Python Code: Preparing Fine-Tuning Data

import torch
from transformers import AutoModelForCausalLM, AutoTokenizer, TrainingArguments, Trainer
from peft import get_peft_model, LoraConfig, TaskType

def fine_tune_dpo(df):
    model_name = "mistralai/Mistral-7B-Instruct"
    tokenizer = AutoTokenizer.from_pretrained(model_name)
    model = AutoModelForCausalLM.from_pretrained(model_name, torch_dtype=torch.float16)
    
    peft_config = LoraConfig(
        task_type=TaskType.CAUSAL_LM,
        r=16,
        lora_alpha=32,
        lora_dropout=0.05,
        target_modules=["q_proj", "v_proj"]
    )
    model = get_peft_model(model, peft_config)
    
    train_texts = [f"News: {row['content']}\nSentiment: {row['news_effect']}\n" for _, row in df.iterrows()]
    train_labels = [row['news_effect'] for _, row in df.iterrows()]
    
    tokenized_data = tokenizer(train_texts, padding=True, truncation=True, return_tensors="pt")
    
    training_args = TrainingArguments(
        output_dir="./dpo_model",
        per_device_train_batch_size=4,
        num_train_epochs=3,
        logging_dir="./logs",
    )
    trainer = Trainer(
        model=model,
        args=training_args,
        train_dataset=tokenized_data,
    )
    trainer.train()
    model.save_pretrained("./dpo_model")
    tokenizer.save_pretrained("./dpo_model")

# Train the model
fine_tune_dpo(df)

Check this blog post: Mastering LLM Fine-Tuning: A Practical Guide with LLaMA-Factory and LoRA to learn more about fine tuning LLM’s.
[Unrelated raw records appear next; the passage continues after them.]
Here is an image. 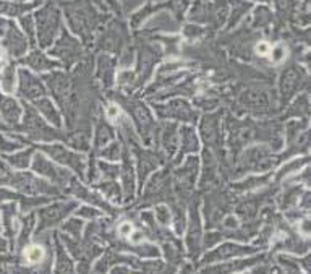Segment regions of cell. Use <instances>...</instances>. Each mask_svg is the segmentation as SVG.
<instances>
[{"label": "cell", "mask_w": 311, "mask_h": 274, "mask_svg": "<svg viewBox=\"0 0 311 274\" xmlns=\"http://www.w3.org/2000/svg\"><path fill=\"white\" fill-rule=\"evenodd\" d=\"M186 243H188L190 256L196 258L199 250H201V222H199V214H198V203L195 201L191 206L190 213V232L186 237Z\"/></svg>", "instance_id": "cell-5"}, {"label": "cell", "mask_w": 311, "mask_h": 274, "mask_svg": "<svg viewBox=\"0 0 311 274\" xmlns=\"http://www.w3.org/2000/svg\"><path fill=\"white\" fill-rule=\"evenodd\" d=\"M298 188H292L290 191H287V193H284V196H282V208H288L292 206L293 203H296V196H298Z\"/></svg>", "instance_id": "cell-29"}, {"label": "cell", "mask_w": 311, "mask_h": 274, "mask_svg": "<svg viewBox=\"0 0 311 274\" xmlns=\"http://www.w3.org/2000/svg\"><path fill=\"white\" fill-rule=\"evenodd\" d=\"M128 109H130V114H131V117H133L138 130H140L143 141L149 143L154 133V122L151 119V114L148 112V109L143 107L141 104H130Z\"/></svg>", "instance_id": "cell-4"}, {"label": "cell", "mask_w": 311, "mask_h": 274, "mask_svg": "<svg viewBox=\"0 0 311 274\" xmlns=\"http://www.w3.org/2000/svg\"><path fill=\"white\" fill-rule=\"evenodd\" d=\"M279 263L284 266V269L287 274H301L298 261L293 258H287V256H279Z\"/></svg>", "instance_id": "cell-27"}, {"label": "cell", "mask_w": 311, "mask_h": 274, "mask_svg": "<svg viewBox=\"0 0 311 274\" xmlns=\"http://www.w3.org/2000/svg\"><path fill=\"white\" fill-rule=\"evenodd\" d=\"M78 216H83V217H91V219H96V217H99L101 213L99 211H96L93 208H88V206H83L80 211H78Z\"/></svg>", "instance_id": "cell-33"}, {"label": "cell", "mask_w": 311, "mask_h": 274, "mask_svg": "<svg viewBox=\"0 0 311 274\" xmlns=\"http://www.w3.org/2000/svg\"><path fill=\"white\" fill-rule=\"evenodd\" d=\"M262 256H254V258H248V259H241V261H230V263H224V264H217L212 266V268L203 269L199 274H230L235 271H240L243 268H250V266L256 264L261 261Z\"/></svg>", "instance_id": "cell-11"}, {"label": "cell", "mask_w": 311, "mask_h": 274, "mask_svg": "<svg viewBox=\"0 0 311 274\" xmlns=\"http://www.w3.org/2000/svg\"><path fill=\"white\" fill-rule=\"evenodd\" d=\"M25 258L28 263H41L44 258V250L41 248V245H30L25 250Z\"/></svg>", "instance_id": "cell-22"}, {"label": "cell", "mask_w": 311, "mask_h": 274, "mask_svg": "<svg viewBox=\"0 0 311 274\" xmlns=\"http://www.w3.org/2000/svg\"><path fill=\"white\" fill-rule=\"evenodd\" d=\"M115 263H130V264L136 266V261L135 259H131L130 256H123V255H119V253H107V255L104 256V259H101L98 266H96V272L98 274L106 272L107 268H110V266Z\"/></svg>", "instance_id": "cell-17"}, {"label": "cell", "mask_w": 311, "mask_h": 274, "mask_svg": "<svg viewBox=\"0 0 311 274\" xmlns=\"http://www.w3.org/2000/svg\"><path fill=\"white\" fill-rule=\"evenodd\" d=\"M34 169H36V172L41 174L46 179H49L55 183H60V185H65L72 180L70 174L67 172V170L57 167L55 164H52L49 159H46L43 154H38L36 159H34Z\"/></svg>", "instance_id": "cell-3"}, {"label": "cell", "mask_w": 311, "mask_h": 274, "mask_svg": "<svg viewBox=\"0 0 311 274\" xmlns=\"http://www.w3.org/2000/svg\"><path fill=\"white\" fill-rule=\"evenodd\" d=\"M112 274H130V271H128L127 268H120V266H119V268H115V269H114Z\"/></svg>", "instance_id": "cell-39"}, {"label": "cell", "mask_w": 311, "mask_h": 274, "mask_svg": "<svg viewBox=\"0 0 311 274\" xmlns=\"http://www.w3.org/2000/svg\"><path fill=\"white\" fill-rule=\"evenodd\" d=\"M269 54L272 56L274 62H280V60H284V57H285V49H284V46H277V47H274V49H271V52Z\"/></svg>", "instance_id": "cell-32"}, {"label": "cell", "mask_w": 311, "mask_h": 274, "mask_svg": "<svg viewBox=\"0 0 311 274\" xmlns=\"http://www.w3.org/2000/svg\"><path fill=\"white\" fill-rule=\"evenodd\" d=\"M198 170V159L196 157H190L183 167L177 172V180H178V188L183 195H188L193 182H195V175Z\"/></svg>", "instance_id": "cell-9"}, {"label": "cell", "mask_w": 311, "mask_h": 274, "mask_svg": "<svg viewBox=\"0 0 311 274\" xmlns=\"http://www.w3.org/2000/svg\"><path fill=\"white\" fill-rule=\"evenodd\" d=\"M156 214H157V221L161 224H169L170 221V211L167 206H164V204H161V206L156 208Z\"/></svg>", "instance_id": "cell-30"}, {"label": "cell", "mask_w": 311, "mask_h": 274, "mask_svg": "<svg viewBox=\"0 0 311 274\" xmlns=\"http://www.w3.org/2000/svg\"><path fill=\"white\" fill-rule=\"evenodd\" d=\"M55 271H57V274H75L70 258L64 251L60 243H57V268H55Z\"/></svg>", "instance_id": "cell-20"}, {"label": "cell", "mask_w": 311, "mask_h": 274, "mask_svg": "<svg viewBox=\"0 0 311 274\" xmlns=\"http://www.w3.org/2000/svg\"><path fill=\"white\" fill-rule=\"evenodd\" d=\"M159 141L162 143L164 149L167 151V154H174L175 153V148H177V143H178V127L174 125V123H167V125L162 127V132L157 135Z\"/></svg>", "instance_id": "cell-14"}, {"label": "cell", "mask_w": 311, "mask_h": 274, "mask_svg": "<svg viewBox=\"0 0 311 274\" xmlns=\"http://www.w3.org/2000/svg\"><path fill=\"white\" fill-rule=\"evenodd\" d=\"M119 232H120L122 235H130V232H131V224H130V222H123V224H120Z\"/></svg>", "instance_id": "cell-36"}, {"label": "cell", "mask_w": 311, "mask_h": 274, "mask_svg": "<svg viewBox=\"0 0 311 274\" xmlns=\"http://www.w3.org/2000/svg\"><path fill=\"white\" fill-rule=\"evenodd\" d=\"M178 138H180V153H178V159H182V156L185 153H195L198 151L199 148V143H198V138L195 135V130L191 127H182L178 128Z\"/></svg>", "instance_id": "cell-13"}, {"label": "cell", "mask_w": 311, "mask_h": 274, "mask_svg": "<svg viewBox=\"0 0 311 274\" xmlns=\"http://www.w3.org/2000/svg\"><path fill=\"white\" fill-rule=\"evenodd\" d=\"M267 182L266 177H250L246 182H241V183H237L233 185L237 190H253L256 187H261V185H264Z\"/></svg>", "instance_id": "cell-24"}, {"label": "cell", "mask_w": 311, "mask_h": 274, "mask_svg": "<svg viewBox=\"0 0 311 274\" xmlns=\"http://www.w3.org/2000/svg\"><path fill=\"white\" fill-rule=\"evenodd\" d=\"M81 227H83V224L80 219H70V221H67L64 224V227H62V230H65L68 232V234H72L73 238H78L81 235Z\"/></svg>", "instance_id": "cell-26"}, {"label": "cell", "mask_w": 311, "mask_h": 274, "mask_svg": "<svg viewBox=\"0 0 311 274\" xmlns=\"http://www.w3.org/2000/svg\"><path fill=\"white\" fill-rule=\"evenodd\" d=\"M30 156H31V153L30 151H26V153H22L18 157H15V161L17 162V166H20V167H23V166H28V161H30Z\"/></svg>", "instance_id": "cell-34"}, {"label": "cell", "mask_w": 311, "mask_h": 274, "mask_svg": "<svg viewBox=\"0 0 311 274\" xmlns=\"http://www.w3.org/2000/svg\"><path fill=\"white\" fill-rule=\"evenodd\" d=\"M201 133L204 136V143L209 148L219 149L220 145V128L217 115H207L201 123Z\"/></svg>", "instance_id": "cell-8"}, {"label": "cell", "mask_w": 311, "mask_h": 274, "mask_svg": "<svg viewBox=\"0 0 311 274\" xmlns=\"http://www.w3.org/2000/svg\"><path fill=\"white\" fill-rule=\"evenodd\" d=\"M169 174L167 170L157 174L153 177V180L148 185V191H146V198L151 200H162V198H167L169 195Z\"/></svg>", "instance_id": "cell-10"}, {"label": "cell", "mask_w": 311, "mask_h": 274, "mask_svg": "<svg viewBox=\"0 0 311 274\" xmlns=\"http://www.w3.org/2000/svg\"><path fill=\"white\" fill-rule=\"evenodd\" d=\"M140 268L143 274H172L175 271L174 266L170 264H164L161 261H148V263H141Z\"/></svg>", "instance_id": "cell-19"}, {"label": "cell", "mask_w": 311, "mask_h": 274, "mask_svg": "<svg viewBox=\"0 0 311 274\" xmlns=\"http://www.w3.org/2000/svg\"><path fill=\"white\" fill-rule=\"evenodd\" d=\"M269 271V266H261L259 269H253L251 272H248V274H266Z\"/></svg>", "instance_id": "cell-38"}, {"label": "cell", "mask_w": 311, "mask_h": 274, "mask_svg": "<svg viewBox=\"0 0 311 274\" xmlns=\"http://www.w3.org/2000/svg\"><path fill=\"white\" fill-rule=\"evenodd\" d=\"M75 206H77V203L67 201V203L52 204L51 208L41 209L39 211V219H41L39 230L43 232V230L49 229V227H54V225L59 224L68 213H72V211L75 209Z\"/></svg>", "instance_id": "cell-1"}, {"label": "cell", "mask_w": 311, "mask_h": 274, "mask_svg": "<svg viewBox=\"0 0 311 274\" xmlns=\"http://www.w3.org/2000/svg\"><path fill=\"white\" fill-rule=\"evenodd\" d=\"M2 57H4V49L0 47V59H2Z\"/></svg>", "instance_id": "cell-41"}, {"label": "cell", "mask_w": 311, "mask_h": 274, "mask_svg": "<svg viewBox=\"0 0 311 274\" xmlns=\"http://www.w3.org/2000/svg\"><path fill=\"white\" fill-rule=\"evenodd\" d=\"M271 49L272 47L262 41V43H258V46H256V54H259V56H267V54L271 52Z\"/></svg>", "instance_id": "cell-35"}, {"label": "cell", "mask_w": 311, "mask_h": 274, "mask_svg": "<svg viewBox=\"0 0 311 274\" xmlns=\"http://www.w3.org/2000/svg\"><path fill=\"white\" fill-rule=\"evenodd\" d=\"M107 112H109V117L110 119H117V117H119V107H117V106H110L107 109Z\"/></svg>", "instance_id": "cell-37"}, {"label": "cell", "mask_w": 311, "mask_h": 274, "mask_svg": "<svg viewBox=\"0 0 311 274\" xmlns=\"http://www.w3.org/2000/svg\"><path fill=\"white\" fill-rule=\"evenodd\" d=\"M99 169L104 172V175L109 177V179H114V177L117 175V172H119V167H117V166H110V164H106V162H101L99 164Z\"/></svg>", "instance_id": "cell-31"}, {"label": "cell", "mask_w": 311, "mask_h": 274, "mask_svg": "<svg viewBox=\"0 0 311 274\" xmlns=\"http://www.w3.org/2000/svg\"><path fill=\"white\" fill-rule=\"evenodd\" d=\"M123 166H122V177H123V187H125V195L127 198L133 196L135 191V179H133V166H131V161L127 154V148H123Z\"/></svg>", "instance_id": "cell-16"}, {"label": "cell", "mask_w": 311, "mask_h": 274, "mask_svg": "<svg viewBox=\"0 0 311 274\" xmlns=\"http://www.w3.org/2000/svg\"><path fill=\"white\" fill-rule=\"evenodd\" d=\"M159 115L167 119L183 120V122H195L196 114L191 111L188 104H185L182 101H174L165 107H157Z\"/></svg>", "instance_id": "cell-6"}, {"label": "cell", "mask_w": 311, "mask_h": 274, "mask_svg": "<svg viewBox=\"0 0 311 274\" xmlns=\"http://www.w3.org/2000/svg\"><path fill=\"white\" fill-rule=\"evenodd\" d=\"M308 159L306 157H303V159H298V161H292V162H288L287 166L280 170V172L277 174V180H280V179H284V177H287L288 174H292V172H295V170H298L303 164H305Z\"/></svg>", "instance_id": "cell-28"}, {"label": "cell", "mask_w": 311, "mask_h": 274, "mask_svg": "<svg viewBox=\"0 0 311 274\" xmlns=\"http://www.w3.org/2000/svg\"><path fill=\"white\" fill-rule=\"evenodd\" d=\"M101 190L106 193L110 200H117V201H120L122 200V195H120V188H119V185H117L114 180H109V182H104L101 185Z\"/></svg>", "instance_id": "cell-23"}, {"label": "cell", "mask_w": 311, "mask_h": 274, "mask_svg": "<svg viewBox=\"0 0 311 274\" xmlns=\"http://www.w3.org/2000/svg\"><path fill=\"white\" fill-rule=\"evenodd\" d=\"M277 274H282V272H280V271H279V272H277Z\"/></svg>", "instance_id": "cell-42"}, {"label": "cell", "mask_w": 311, "mask_h": 274, "mask_svg": "<svg viewBox=\"0 0 311 274\" xmlns=\"http://www.w3.org/2000/svg\"><path fill=\"white\" fill-rule=\"evenodd\" d=\"M254 251H256V248H253V246H240L235 243H224V245H220L217 250H214L207 256H204L203 263L217 261V259H227L230 256L245 255V253H254Z\"/></svg>", "instance_id": "cell-7"}, {"label": "cell", "mask_w": 311, "mask_h": 274, "mask_svg": "<svg viewBox=\"0 0 311 274\" xmlns=\"http://www.w3.org/2000/svg\"><path fill=\"white\" fill-rule=\"evenodd\" d=\"M180 274H191V266H185Z\"/></svg>", "instance_id": "cell-40"}, {"label": "cell", "mask_w": 311, "mask_h": 274, "mask_svg": "<svg viewBox=\"0 0 311 274\" xmlns=\"http://www.w3.org/2000/svg\"><path fill=\"white\" fill-rule=\"evenodd\" d=\"M138 169H140V182L146 179V175L154 170L159 162H161V157L153 151H144V149H138Z\"/></svg>", "instance_id": "cell-12"}, {"label": "cell", "mask_w": 311, "mask_h": 274, "mask_svg": "<svg viewBox=\"0 0 311 274\" xmlns=\"http://www.w3.org/2000/svg\"><path fill=\"white\" fill-rule=\"evenodd\" d=\"M72 183V193L80 198V200H85V201H89V203H94V204H98V206H102L106 211H112V208L109 206V204L102 200V198H99L98 195H94L93 191H89L88 188L85 187H81V185L78 182H75V180H70Z\"/></svg>", "instance_id": "cell-15"}, {"label": "cell", "mask_w": 311, "mask_h": 274, "mask_svg": "<svg viewBox=\"0 0 311 274\" xmlns=\"http://www.w3.org/2000/svg\"><path fill=\"white\" fill-rule=\"evenodd\" d=\"M43 151H46L47 154L52 157V159H55L57 162L73 167L78 172V175L83 177V170H85V159H83V156L73 153V151H68L67 148L60 146V145L44 146Z\"/></svg>", "instance_id": "cell-2"}, {"label": "cell", "mask_w": 311, "mask_h": 274, "mask_svg": "<svg viewBox=\"0 0 311 274\" xmlns=\"http://www.w3.org/2000/svg\"><path fill=\"white\" fill-rule=\"evenodd\" d=\"M122 153H123V148L119 143H110L107 148H104L101 151V156L107 157L110 161H115V159H119V157H122Z\"/></svg>", "instance_id": "cell-25"}, {"label": "cell", "mask_w": 311, "mask_h": 274, "mask_svg": "<svg viewBox=\"0 0 311 274\" xmlns=\"http://www.w3.org/2000/svg\"><path fill=\"white\" fill-rule=\"evenodd\" d=\"M114 138V130L112 127L106 122H99L96 127V135H94V145L96 149H99L101 146H106L107 143Z\"/></svg>", "instance_id": "cell-18"}, {"label": "cell", "mask_w": 311, "mask_h": 274, "mask_svg": "<svg viewBox=\"0 0 311 274\" xmlns=\"http://www.w3.org/2000/svg\"><path fill=\"white\" fill-rule=\"evenodd\" d=\"M39 109H41V112H44V115L47 119H49L55 127H60V117H59V114L57 111L54 109V106L51 104L49 101L47 99H43L39 102Z\"/></svg>", "instance_id": "cell-21"}]
</instances>
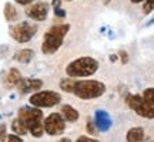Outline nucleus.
I'll return each mask as SVG.
<instances>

By integrating Direct Preference Optimization (DPO), we enhance an LLM’s ability to forecast stock movements based on news sentiment. This approach eliminates the need for a complex reward model, making fine-tuning simpler, faster, and more stable.

Additionally, ranking forecasts ensures we prioritize more accurate predictions, further improving decision-making. 🚀

6. Evaluating the Model: Brier Score Calculation

The paper evaluates model performance using the Brier Score, defined as:

[ BS = \frac{1}{N} \sum (p_i - o_i)^2 ]

Where:

( p_i ) is the predicted probability
( o_i ) is the actual outcome

Python Code: Computing Brier Score

def brier_score(predictions, outcomes):
    """Compute the Brier Score for probabilistic forecasts."""
    return ((predictions - outcomes) ** 2).mean()

brier = brier_score(df["forecast_1"], df["outcome"])
print(f"Brier Score: {brier:.4f}")

A lower Brier score indicates better forecasting performance.